Labor of Love
Leo Schlunz has been part of Iowa Natural Heritage Foundation (INHF) one way or another for 30 years. In 1990, he became a supporter of INHF. In 2013, he donated a conservation easement to INHF on 95 acres of restored woodland, prairie and wetlands in Lucas County. He donated the same
property to INHF in 2016 with a reserved life estate, ensuring that the land will be cared for long-term. For the last six years, he’s hosted INHF’s intern crew there for a day of learning, stewardship and sharing in his love of the land.
But of his many contributions to INHF, Schlunz is probably best known to the broader INHF community as a frequent and familiar face at INHF volunteer events.
Since 2014, Schlunz has lent a hand at 19 events logging 52 volunteer hours, and that doesn’t include time he spends with interns during the summer. Schlunz loves to volunteer, sometimes driving more than 50 miles to help INHF work on a project.

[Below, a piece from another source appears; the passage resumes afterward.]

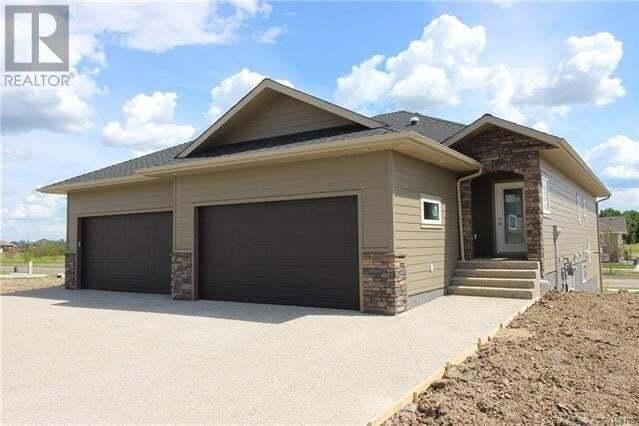 House for sale at 5913 24 Avenue Close Camrose Alberta - MLS: CA0168185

“I’ve watched a lot of property get overgrown with invasives [species] and I realized the only way you’re gonna get rid of invasive [species] is going out there and cutting,” Schlunz said. “But it’s also the camaraderie of working with other people.”
“It’s always a pleasure to work alongside him at events, and I always look forward to hearing about his most recent travels,” said INHF Volunteer Coordinator Melanie Schmidt. “Leo has dedicated his life to conservation through his career (Schlunz spent much of his career working as a DNR biologist at Red Haw State Park in Lucas County), the land he has protected, and through the free time he gives to supporting and volunteering for organizations like INHF.”
Leo is also an avid birder who has been birding on all seven continents, waded in all five oceans, and traveled to many different countries. He has been all over the world but always ends back at home in Iowa.
Leo really cares for his land and the land of Iowa. Below is an excerpt from ”A Place for Nature,” an essay he wrote in 2017 about why he decided to permanently protect his land.
“I want the marsh to always be alive with the incessant song of the marsh wren and young ducks swimming around the ever-rising muskrat houses in the cattails in the summer. Where the tree and rough-winged swallows swoop over the marsh feeding on insects by day, replaced at nightfall by bats that are raising their young in the timber under the loose bark of the shagbark hickory. Where the prairie starts to bloom with yellow black-eyed Susan, purple prairie clover and purple coneflowers.
Where a Dickcissel sings from a compass plant stalk, and the lightning bug flashes out its Morse code at night.”
If anything, his love for the land has only grown since then. Through his many contributions to conservation in Iowa, so does it’s lasting impact.